Alright. Here's the deal. There might be some ambiguity, and it's just to protect my sorry butt, and the identities of those involved in the situation.

So my mother and I picked up friend X, and drove her to meet my mother's two friends,Y & Z, who had come in a separate car. One of those friends (Y & Z) has a daughter who also brought her friend along.

When it came time to go home, the friend who had the other car, (Y) suggested that my mother drive home everyone else, since she was headed somewhere close to where we had been.

This is about a 15-minute walk from any of our houses, and about a 5-7 minute car ride. There was nobody else around to give anyone a ride.

Here's the problem. There were 6 people. Me, my mom, X & Z, the girl, and her friend. My mother drives a mid-size sedan.

"You can squish, right?" Friend Y asked, rhetorically.

Now, any normal person doesn't mind a few minutes of discomfort to do someone a favor. I don't mind squishing...if it were legal.

I objected however, for two reasons: It's illegal and unsafe. If one girl sits on the other's lap, and a) we pass police, or b) my mother makes a short stop C"V, we're in trouble.

Now, I knew if I offered to walk home, which, to be honest, I wouldn't have minded so much, it'd make a scene. People would think I'm trying to be dramatic, and manipulative if even I'm not. That's just how things like that are perceived. Even if you say it in the most gentle manner, people think you're being passive aggressive. Then people all start saying, "No, I'll walk...it's okay..." and everyone throws a fit about how they're okay walking, and I've started something too big for itself. It's just a 5-7 minute car ride. That would just be waay too dramatic.

So, I said, "I don't like this idea. I don't mind squishing, but I don't want to do something illegal and unsafe. I'm not very interested in getting a ticket C"V..."

While friend Y was out of earshot, her daughter wasn't.

The girl, Thank G-d, is one of the nicest, sweetest, most sincere girls I know. She recognized the issue, and approached her mother. I don't know what she said, but her mother agreed to drive her home. "Nothing personal!" I shouted after her. "I know," she said with a smile. But I felt like I really offended her, and might have even embarrassed the kid. She doesn't deserve that. She was probably willing to squish because she didn't want to inconvenience/disrespect her mother.

So, I got my way. I felt like a spoiled child. But I was right.

"You're a principled woman," one of my mother's friends in the car told me. "Thanks," I replied, unsure of her intentions.

I don't think Friend Y is evil. Ignorant and unaware, yes. Ill-intentioned? No.
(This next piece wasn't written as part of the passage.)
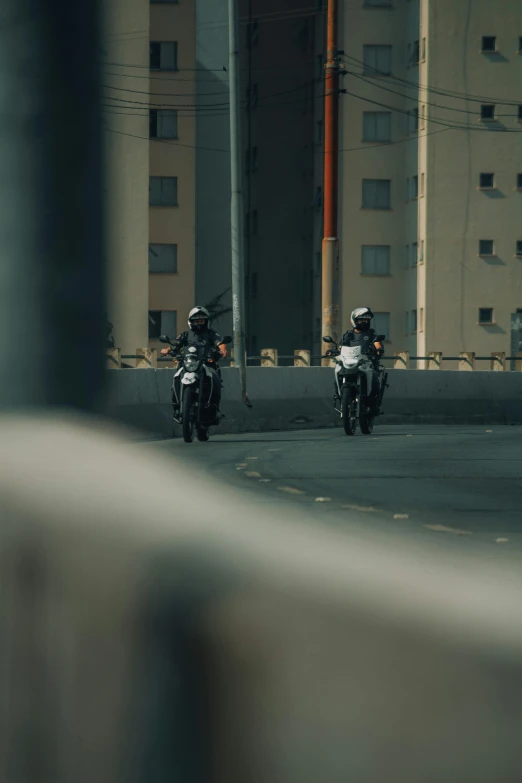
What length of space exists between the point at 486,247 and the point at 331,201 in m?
39.0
Why would someone put my mother in a position of doing something unsafe and illegal, just to save herself a few minutes? She was only headed to visit one of her children. No appointment, no emergency. A casual visit.

She knew we'd have to squish, and it's unsafe and illegal. Yet everyone turned the tables to say that I was wrong. I couldn't think of a better way to handle it on the spot. I just didn't know what to do.